• _TASK DETAILS_: Render the listing below as a JSON array of strings, one per line, skipping any blank lines. Leave the pictures out.

[EXTRACTED RECORDS — start]

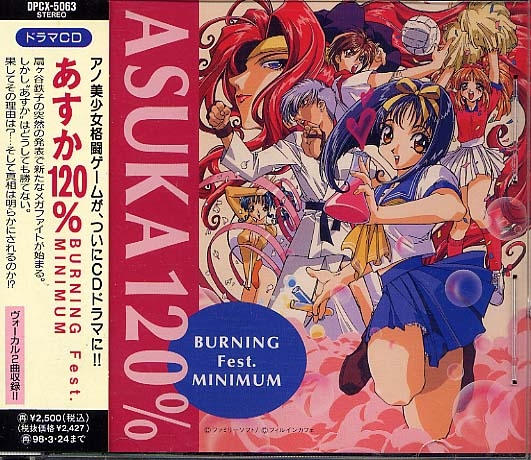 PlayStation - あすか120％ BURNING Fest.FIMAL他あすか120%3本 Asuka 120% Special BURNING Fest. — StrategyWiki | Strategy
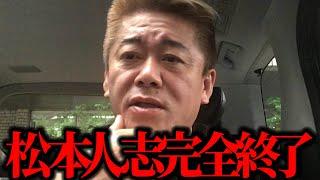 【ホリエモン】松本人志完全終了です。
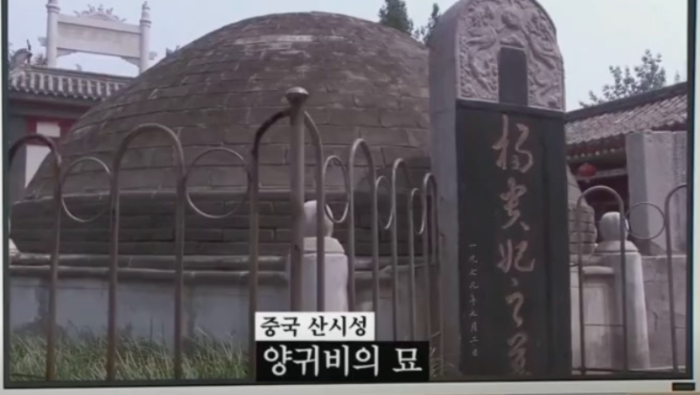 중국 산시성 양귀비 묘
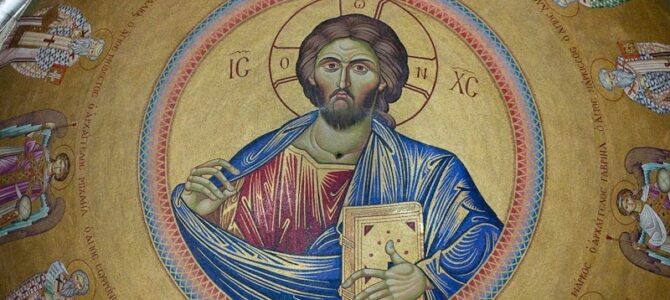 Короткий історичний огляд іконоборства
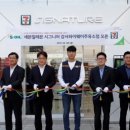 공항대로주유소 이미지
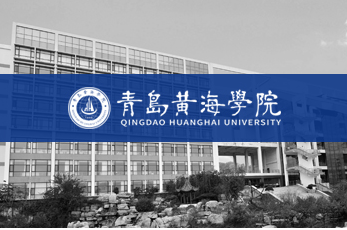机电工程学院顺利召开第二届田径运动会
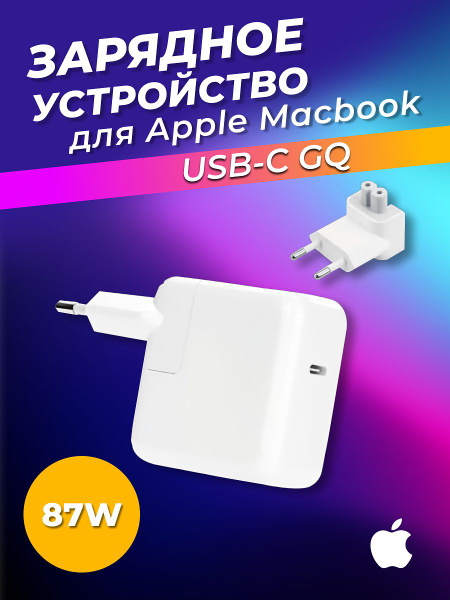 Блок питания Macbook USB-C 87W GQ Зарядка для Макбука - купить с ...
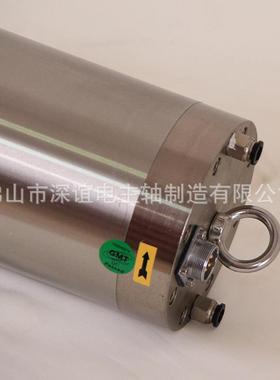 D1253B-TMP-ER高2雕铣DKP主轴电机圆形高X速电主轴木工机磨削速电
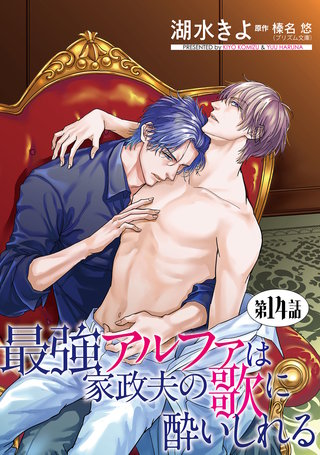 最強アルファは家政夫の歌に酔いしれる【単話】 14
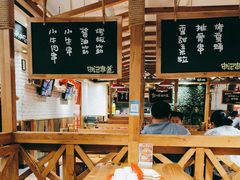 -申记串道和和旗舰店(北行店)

[EXTRACTED RECORDS — finish]

• _ANSWER TO THE PROBLEM_:
[
  " PlayStation - あすか120％ BURNING Fest.FIMAL他あすか120%3本 Asuka 120% Special BURNING Fest. — StrategyWiki | Strategy",
  " 【ホリエモン】松本人志完全終了です。",
  " 중국 산시성 양귀비 묘",
  " Короткий історичний огляд іконоборства",
  " 공항대로주유소 이미지",
  "机电工程学院顺利召开第二届田径运动会",
  " Блок питания Macbook USB-C 87W GQ Зарядка для Макбука - купить с ...",
  " D1253B-TMP-ER高2雕铣DKP主轴电机圆形高X速电主轴木工机磨削速电",
  " 最強アルファは家政夫の歌に酔いしれる【単話】 14",
  " -申记串道和和旗舰店(北行店)"
]